Your task: Return each line of the material below that contains the word "shown".

━━━━━ Input material

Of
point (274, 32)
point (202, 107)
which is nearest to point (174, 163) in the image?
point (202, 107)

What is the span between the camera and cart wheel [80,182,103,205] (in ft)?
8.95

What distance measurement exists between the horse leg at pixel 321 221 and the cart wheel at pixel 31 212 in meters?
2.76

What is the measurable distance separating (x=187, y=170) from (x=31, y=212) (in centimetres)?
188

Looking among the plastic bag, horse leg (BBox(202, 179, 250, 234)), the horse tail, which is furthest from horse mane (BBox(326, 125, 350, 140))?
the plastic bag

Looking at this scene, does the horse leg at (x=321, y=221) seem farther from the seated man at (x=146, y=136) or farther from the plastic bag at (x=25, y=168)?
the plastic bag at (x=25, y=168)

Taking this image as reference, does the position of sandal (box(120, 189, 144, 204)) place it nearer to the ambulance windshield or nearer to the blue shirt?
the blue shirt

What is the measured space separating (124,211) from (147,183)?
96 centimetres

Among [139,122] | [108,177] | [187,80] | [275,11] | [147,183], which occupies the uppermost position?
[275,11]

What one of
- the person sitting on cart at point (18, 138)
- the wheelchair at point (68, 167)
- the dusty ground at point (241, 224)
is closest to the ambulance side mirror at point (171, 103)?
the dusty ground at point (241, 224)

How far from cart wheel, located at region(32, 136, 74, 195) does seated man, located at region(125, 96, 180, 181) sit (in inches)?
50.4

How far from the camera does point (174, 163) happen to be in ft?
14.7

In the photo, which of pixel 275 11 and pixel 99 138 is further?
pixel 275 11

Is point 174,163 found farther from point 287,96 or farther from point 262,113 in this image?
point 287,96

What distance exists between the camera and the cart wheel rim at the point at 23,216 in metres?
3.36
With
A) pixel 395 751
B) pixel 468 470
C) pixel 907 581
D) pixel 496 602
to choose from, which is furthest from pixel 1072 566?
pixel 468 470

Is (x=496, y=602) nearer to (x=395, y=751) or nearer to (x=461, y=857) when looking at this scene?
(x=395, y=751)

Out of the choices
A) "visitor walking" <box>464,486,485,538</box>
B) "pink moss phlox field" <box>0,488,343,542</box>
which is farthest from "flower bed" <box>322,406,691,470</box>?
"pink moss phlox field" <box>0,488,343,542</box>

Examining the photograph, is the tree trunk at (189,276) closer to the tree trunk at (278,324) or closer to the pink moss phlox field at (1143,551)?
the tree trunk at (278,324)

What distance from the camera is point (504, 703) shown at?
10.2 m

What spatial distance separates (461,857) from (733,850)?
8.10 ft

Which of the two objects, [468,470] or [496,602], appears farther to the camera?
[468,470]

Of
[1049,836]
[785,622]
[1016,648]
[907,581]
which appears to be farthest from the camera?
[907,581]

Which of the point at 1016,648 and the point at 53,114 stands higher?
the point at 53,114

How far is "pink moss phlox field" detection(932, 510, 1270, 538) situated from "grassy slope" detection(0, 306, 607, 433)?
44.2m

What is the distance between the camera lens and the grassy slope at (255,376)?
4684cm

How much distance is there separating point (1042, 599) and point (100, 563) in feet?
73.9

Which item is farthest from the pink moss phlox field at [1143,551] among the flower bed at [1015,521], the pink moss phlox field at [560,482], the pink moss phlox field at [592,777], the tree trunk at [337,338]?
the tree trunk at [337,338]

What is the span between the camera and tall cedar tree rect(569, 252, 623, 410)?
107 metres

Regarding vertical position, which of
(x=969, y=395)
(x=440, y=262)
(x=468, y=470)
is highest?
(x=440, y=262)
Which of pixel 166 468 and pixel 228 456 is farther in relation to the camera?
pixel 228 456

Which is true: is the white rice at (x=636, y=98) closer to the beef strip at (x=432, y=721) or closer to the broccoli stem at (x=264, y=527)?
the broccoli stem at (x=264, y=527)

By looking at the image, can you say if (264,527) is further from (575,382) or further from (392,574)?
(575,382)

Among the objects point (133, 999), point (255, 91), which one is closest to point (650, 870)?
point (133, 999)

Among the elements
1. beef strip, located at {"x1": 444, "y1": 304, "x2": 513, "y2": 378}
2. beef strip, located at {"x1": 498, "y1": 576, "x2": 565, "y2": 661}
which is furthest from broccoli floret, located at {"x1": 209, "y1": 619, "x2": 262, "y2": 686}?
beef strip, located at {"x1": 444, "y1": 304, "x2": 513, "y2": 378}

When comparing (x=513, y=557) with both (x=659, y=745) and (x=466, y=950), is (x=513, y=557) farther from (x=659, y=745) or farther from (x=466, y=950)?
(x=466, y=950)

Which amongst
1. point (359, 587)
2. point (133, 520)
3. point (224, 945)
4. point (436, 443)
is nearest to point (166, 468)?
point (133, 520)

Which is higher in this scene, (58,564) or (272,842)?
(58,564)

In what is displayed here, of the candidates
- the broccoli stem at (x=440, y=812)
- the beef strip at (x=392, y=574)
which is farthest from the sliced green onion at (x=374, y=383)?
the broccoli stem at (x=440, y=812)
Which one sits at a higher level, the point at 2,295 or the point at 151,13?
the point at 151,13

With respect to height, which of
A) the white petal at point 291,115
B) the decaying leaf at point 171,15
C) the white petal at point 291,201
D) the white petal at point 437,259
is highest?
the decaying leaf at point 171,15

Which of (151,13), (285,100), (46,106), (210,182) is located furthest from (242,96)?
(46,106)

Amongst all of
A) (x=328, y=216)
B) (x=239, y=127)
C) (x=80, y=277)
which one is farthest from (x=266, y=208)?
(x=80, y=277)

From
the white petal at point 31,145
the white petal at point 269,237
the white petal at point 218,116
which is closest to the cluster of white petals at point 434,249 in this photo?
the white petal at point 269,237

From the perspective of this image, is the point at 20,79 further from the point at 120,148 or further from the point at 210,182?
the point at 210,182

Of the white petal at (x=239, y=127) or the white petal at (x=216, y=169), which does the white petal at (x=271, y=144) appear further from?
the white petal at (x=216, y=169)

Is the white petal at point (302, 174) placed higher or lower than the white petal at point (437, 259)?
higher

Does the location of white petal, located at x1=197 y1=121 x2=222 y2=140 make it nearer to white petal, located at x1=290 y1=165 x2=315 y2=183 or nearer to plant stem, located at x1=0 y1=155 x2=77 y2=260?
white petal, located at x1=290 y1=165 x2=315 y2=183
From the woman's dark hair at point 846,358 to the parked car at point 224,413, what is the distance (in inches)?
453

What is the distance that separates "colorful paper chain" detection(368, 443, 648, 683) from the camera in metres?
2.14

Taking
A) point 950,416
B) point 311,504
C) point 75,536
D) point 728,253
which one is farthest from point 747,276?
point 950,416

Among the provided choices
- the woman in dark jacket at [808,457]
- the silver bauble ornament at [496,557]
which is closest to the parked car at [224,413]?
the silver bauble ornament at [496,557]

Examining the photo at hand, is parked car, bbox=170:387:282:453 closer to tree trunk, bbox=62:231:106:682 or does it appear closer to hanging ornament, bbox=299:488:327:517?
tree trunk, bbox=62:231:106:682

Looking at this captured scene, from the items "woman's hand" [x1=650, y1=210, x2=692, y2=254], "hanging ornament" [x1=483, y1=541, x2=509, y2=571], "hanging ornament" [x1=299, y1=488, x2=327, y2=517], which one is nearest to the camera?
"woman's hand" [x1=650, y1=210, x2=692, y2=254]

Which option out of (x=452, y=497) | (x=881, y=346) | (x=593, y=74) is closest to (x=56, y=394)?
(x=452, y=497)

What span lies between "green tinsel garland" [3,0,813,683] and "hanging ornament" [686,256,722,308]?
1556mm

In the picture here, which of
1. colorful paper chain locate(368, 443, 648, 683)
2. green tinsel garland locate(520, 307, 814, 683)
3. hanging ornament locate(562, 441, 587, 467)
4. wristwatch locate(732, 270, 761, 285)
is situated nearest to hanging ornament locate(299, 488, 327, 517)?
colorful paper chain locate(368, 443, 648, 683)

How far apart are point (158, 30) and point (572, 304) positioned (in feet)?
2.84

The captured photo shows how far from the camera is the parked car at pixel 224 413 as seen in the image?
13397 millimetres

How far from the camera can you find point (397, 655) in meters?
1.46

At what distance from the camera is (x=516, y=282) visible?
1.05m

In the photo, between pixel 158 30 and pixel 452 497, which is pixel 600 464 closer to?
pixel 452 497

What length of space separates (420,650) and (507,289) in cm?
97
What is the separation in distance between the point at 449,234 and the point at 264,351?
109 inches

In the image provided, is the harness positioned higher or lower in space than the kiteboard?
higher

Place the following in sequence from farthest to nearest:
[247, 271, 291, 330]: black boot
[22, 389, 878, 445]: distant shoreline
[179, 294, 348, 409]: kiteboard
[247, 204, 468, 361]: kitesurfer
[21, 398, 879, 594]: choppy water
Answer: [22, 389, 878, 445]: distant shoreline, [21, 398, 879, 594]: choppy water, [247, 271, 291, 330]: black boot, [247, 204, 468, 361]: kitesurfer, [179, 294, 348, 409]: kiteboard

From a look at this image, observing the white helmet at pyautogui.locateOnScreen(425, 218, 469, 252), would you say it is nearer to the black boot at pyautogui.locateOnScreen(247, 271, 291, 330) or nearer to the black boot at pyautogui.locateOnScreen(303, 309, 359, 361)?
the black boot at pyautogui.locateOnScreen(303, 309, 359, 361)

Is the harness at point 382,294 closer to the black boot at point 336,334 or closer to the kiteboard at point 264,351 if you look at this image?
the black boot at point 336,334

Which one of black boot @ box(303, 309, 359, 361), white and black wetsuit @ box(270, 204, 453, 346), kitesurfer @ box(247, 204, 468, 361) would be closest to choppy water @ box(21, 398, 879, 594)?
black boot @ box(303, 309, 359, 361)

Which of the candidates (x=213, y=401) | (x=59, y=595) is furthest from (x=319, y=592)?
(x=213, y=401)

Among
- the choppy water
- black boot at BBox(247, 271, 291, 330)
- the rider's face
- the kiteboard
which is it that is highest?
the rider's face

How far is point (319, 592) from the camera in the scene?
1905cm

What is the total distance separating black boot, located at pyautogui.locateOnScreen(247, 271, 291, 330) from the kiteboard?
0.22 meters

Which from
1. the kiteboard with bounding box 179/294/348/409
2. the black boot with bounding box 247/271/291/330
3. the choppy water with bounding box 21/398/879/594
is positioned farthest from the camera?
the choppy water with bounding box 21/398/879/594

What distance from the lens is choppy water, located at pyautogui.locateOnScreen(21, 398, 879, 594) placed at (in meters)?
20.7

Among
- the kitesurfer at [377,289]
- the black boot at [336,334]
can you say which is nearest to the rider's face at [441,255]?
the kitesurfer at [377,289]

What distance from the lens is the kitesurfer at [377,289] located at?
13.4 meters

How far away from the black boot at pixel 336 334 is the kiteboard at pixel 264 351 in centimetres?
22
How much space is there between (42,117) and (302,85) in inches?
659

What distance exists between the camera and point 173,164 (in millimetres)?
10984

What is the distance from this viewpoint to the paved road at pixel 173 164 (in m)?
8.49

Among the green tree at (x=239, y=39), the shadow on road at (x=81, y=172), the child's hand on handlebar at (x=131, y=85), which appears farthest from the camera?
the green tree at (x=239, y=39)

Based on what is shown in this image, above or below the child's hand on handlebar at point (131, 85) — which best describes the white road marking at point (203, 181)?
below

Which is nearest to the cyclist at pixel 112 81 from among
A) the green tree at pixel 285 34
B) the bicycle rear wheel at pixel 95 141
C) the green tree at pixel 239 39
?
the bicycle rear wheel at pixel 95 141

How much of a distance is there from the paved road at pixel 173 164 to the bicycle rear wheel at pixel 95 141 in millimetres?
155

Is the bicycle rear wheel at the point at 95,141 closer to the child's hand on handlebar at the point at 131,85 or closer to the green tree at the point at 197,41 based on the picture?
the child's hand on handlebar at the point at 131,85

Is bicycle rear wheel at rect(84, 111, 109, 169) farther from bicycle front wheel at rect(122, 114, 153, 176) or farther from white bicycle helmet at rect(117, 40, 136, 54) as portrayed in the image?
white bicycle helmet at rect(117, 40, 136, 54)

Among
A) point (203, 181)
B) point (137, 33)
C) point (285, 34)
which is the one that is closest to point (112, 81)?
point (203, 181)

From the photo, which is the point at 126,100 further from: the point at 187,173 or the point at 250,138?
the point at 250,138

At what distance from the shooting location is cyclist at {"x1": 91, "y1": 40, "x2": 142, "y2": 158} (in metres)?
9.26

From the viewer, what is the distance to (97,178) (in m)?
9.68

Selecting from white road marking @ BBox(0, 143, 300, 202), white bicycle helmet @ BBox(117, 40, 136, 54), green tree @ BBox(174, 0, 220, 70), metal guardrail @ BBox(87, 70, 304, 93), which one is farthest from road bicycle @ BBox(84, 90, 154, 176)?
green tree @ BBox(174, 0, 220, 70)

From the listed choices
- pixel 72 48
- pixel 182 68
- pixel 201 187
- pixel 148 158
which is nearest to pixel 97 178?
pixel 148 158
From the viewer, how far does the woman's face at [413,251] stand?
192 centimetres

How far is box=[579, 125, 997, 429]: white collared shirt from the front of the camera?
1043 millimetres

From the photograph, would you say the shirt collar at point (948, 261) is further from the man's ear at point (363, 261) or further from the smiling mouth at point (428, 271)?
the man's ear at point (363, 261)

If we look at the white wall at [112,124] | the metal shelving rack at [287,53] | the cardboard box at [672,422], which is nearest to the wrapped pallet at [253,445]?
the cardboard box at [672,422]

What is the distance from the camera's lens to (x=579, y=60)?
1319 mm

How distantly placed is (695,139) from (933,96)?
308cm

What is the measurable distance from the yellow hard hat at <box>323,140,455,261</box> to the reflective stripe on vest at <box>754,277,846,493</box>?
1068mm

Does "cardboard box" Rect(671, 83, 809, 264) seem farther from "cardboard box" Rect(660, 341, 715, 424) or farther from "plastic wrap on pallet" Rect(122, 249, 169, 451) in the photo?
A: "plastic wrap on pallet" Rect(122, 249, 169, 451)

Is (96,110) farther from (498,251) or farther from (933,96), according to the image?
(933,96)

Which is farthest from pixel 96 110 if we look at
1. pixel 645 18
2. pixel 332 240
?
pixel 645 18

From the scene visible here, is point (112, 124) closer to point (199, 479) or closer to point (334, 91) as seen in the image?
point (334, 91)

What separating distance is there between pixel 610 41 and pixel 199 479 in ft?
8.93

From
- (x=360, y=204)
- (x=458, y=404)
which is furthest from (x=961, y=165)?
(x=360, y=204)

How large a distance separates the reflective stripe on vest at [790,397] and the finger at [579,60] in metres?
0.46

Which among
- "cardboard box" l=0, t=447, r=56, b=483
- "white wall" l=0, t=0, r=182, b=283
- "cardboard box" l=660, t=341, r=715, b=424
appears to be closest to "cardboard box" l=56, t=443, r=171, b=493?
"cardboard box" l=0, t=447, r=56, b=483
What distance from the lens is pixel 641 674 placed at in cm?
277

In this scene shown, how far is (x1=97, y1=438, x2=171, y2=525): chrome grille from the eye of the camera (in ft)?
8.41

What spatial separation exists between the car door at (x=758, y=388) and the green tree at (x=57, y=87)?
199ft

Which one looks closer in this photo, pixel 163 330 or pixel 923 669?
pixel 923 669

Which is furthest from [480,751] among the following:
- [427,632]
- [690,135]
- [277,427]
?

━━━━━━━━━━

Result of this exercise:
What distance from the camera is point (504, 703) shown at?
Based on what is shown in this image, above or below the child's hand on handlebar at point (131, 85) — which best describes the white road marking at point (203, 181)?
In this scene shown, how far is (x1=97, y1=438, x2=171, y2=525): chrome grille from the eye of the camera (in ft)?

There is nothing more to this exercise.